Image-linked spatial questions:
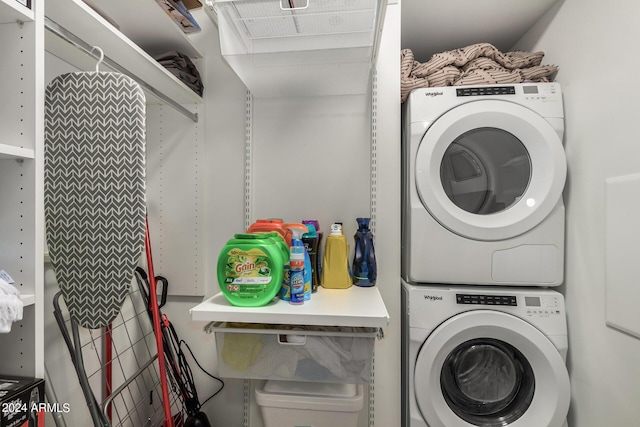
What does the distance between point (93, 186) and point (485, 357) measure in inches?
67.6

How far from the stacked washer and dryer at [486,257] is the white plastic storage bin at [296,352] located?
0.42 metres

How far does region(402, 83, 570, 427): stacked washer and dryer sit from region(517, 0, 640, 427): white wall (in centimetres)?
7

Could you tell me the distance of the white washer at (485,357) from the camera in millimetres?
1246

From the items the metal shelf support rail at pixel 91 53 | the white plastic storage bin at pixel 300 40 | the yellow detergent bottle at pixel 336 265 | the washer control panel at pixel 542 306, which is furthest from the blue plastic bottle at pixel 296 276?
the washer control panel at pixel 542 306

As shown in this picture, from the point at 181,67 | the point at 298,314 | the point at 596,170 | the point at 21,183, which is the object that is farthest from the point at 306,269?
the point at 596,170

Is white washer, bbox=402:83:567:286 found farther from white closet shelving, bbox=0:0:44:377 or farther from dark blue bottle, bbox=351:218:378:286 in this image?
white closet shelving, bbox=0:0:44:377

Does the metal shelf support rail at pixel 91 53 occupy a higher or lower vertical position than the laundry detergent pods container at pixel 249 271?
higher

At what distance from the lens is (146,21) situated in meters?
1.25

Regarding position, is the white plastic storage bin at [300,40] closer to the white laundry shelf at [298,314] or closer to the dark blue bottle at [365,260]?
the dark blue bottle at [365,260]

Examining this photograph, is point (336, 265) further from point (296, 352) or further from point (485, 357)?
point (485, 357)

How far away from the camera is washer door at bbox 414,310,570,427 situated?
1.24 meters

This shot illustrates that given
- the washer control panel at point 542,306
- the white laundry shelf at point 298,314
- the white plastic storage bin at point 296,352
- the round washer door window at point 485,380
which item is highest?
the white laundry shelf at point 298,314

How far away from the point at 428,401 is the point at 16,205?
62.4 inches

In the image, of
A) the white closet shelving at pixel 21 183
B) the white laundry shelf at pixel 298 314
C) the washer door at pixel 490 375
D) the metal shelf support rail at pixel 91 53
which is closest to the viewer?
the white closet shelving at pixel 21 183
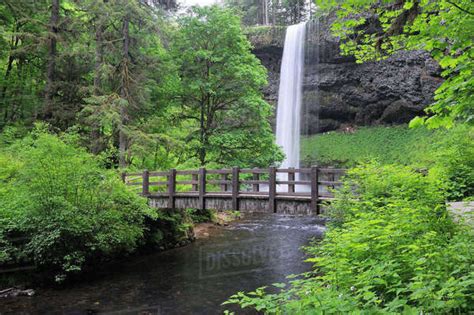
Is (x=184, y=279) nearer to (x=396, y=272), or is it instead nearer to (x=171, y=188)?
(x=171, y=188)

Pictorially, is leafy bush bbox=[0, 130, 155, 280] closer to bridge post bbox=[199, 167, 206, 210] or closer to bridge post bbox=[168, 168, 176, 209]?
bridge post bbox=[168, 168, 176, 209]

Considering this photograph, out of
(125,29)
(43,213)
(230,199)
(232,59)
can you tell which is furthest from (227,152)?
(43,213)

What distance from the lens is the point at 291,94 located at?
3234 centimetres

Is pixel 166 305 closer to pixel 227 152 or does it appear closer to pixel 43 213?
pixel 43 213

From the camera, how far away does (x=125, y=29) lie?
16094 millimetres

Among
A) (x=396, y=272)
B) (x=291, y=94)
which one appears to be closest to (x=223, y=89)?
(x=396, y=272)

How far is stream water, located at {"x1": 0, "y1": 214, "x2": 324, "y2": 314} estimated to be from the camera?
8.09 metres

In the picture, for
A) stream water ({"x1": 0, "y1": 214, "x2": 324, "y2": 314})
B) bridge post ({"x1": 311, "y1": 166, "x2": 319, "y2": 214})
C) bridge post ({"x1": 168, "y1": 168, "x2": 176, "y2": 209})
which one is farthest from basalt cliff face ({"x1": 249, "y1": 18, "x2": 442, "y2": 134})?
bridge post ({"x1": 311, "y1": 166, "x2": 319, "y2": 214})

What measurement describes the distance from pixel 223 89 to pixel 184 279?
33.8ft

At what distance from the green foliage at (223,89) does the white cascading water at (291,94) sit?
44.1ft

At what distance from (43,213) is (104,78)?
7792 millimetres

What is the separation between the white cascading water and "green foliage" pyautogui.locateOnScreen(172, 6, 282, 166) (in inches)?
530

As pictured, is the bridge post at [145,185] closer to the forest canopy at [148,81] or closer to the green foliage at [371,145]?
the forest canopy at [148,81]

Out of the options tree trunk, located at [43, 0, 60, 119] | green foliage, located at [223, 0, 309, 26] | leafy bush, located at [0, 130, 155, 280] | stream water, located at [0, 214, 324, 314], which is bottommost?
stream water, located at [0, 214, 324, 314]
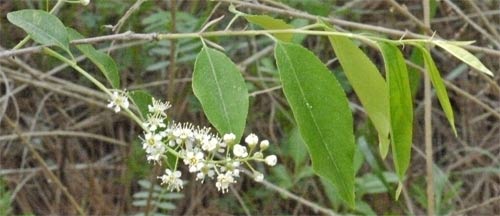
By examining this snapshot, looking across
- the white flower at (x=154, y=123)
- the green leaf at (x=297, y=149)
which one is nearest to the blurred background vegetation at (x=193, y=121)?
the green leaf at (x=297, y=149)

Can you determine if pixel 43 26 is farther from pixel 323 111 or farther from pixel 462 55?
pixel 462 55

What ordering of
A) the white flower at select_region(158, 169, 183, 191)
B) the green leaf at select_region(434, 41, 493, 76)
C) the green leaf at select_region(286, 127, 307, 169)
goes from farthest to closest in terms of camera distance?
the green leaf at select_region(286, 127, 307, 169)
the white flower at select_region(158, 169, 183, 191)
the green leaf at select_region(434, 41, 493, 76)

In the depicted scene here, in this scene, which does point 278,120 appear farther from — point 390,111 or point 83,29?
point 390,111

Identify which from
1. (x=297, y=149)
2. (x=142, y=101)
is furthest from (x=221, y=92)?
(x=297, y=149)

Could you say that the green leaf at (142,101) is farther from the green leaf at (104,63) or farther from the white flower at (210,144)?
the white flower at (210,144)

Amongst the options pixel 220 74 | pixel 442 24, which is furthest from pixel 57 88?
pixel 220 74

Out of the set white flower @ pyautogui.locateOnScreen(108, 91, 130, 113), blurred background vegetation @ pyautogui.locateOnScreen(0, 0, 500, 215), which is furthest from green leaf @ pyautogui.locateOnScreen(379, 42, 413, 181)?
blurred background vegetation @ pyautogui.locateOnScreen(0, 0, 500, 215)

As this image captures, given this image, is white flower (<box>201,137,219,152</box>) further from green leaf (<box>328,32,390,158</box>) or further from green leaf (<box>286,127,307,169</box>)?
green leaf (<box>286,127,307,169</box>)

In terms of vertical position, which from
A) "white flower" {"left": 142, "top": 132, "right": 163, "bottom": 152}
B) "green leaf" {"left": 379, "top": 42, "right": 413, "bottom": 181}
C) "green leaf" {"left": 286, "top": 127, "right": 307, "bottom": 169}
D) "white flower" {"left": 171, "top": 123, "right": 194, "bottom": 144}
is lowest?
"green leaf" {"left": 379, "top": 42, "right": 413, "bottom": 181}
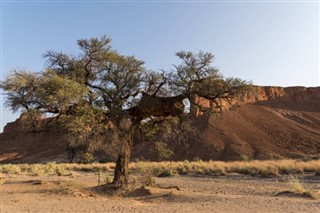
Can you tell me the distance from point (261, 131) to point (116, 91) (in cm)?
5381

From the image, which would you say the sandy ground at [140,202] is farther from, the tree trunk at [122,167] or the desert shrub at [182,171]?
the desert shrub at [182,171]

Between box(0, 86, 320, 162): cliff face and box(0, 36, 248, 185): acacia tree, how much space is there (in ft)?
98.4

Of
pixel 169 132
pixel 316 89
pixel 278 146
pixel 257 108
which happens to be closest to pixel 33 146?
pixel 257 108

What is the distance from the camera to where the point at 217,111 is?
18062mm

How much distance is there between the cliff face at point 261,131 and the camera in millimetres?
59531

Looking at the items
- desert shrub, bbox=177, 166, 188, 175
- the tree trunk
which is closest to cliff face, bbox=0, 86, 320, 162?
desert shrub, bbox=177, 166, 188, 175

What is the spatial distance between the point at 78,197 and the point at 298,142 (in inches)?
2104

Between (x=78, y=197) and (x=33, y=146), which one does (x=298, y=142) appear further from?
(x=33, y=146)

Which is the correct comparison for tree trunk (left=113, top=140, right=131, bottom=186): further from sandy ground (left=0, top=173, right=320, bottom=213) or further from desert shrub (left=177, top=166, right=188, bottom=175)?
desert shrub (left=177, top=166, right=188, bottom=175)

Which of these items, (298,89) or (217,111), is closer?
(217,111)

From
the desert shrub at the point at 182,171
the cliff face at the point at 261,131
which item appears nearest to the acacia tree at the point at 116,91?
the desert shrub at the point at 182,171

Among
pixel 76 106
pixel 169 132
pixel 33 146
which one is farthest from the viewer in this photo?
pixel 33 146

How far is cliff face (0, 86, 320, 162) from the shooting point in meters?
59.5

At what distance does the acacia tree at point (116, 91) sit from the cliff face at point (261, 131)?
29988mm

* **What to do**
Copy the lines of the data word for word, starting at the line containing "Regarding position, is" and ending with the line containing "1.24 meters", including both.

* **Result of the exercise**
Regarding position, is the white plastic storage bin at [300,40] closer to the white laundry shelf at [298,314] or closer to the dark blue bottle at [365,260]?
the dark blue bottle at [365,260]

Examining this photograph, is point (336, 265) further from point (296, 352) or further from point (485, 357)?
point (485, 357)

How far away from the camera is washer door at bbox 414,310,570,427 situated?
1.24 meters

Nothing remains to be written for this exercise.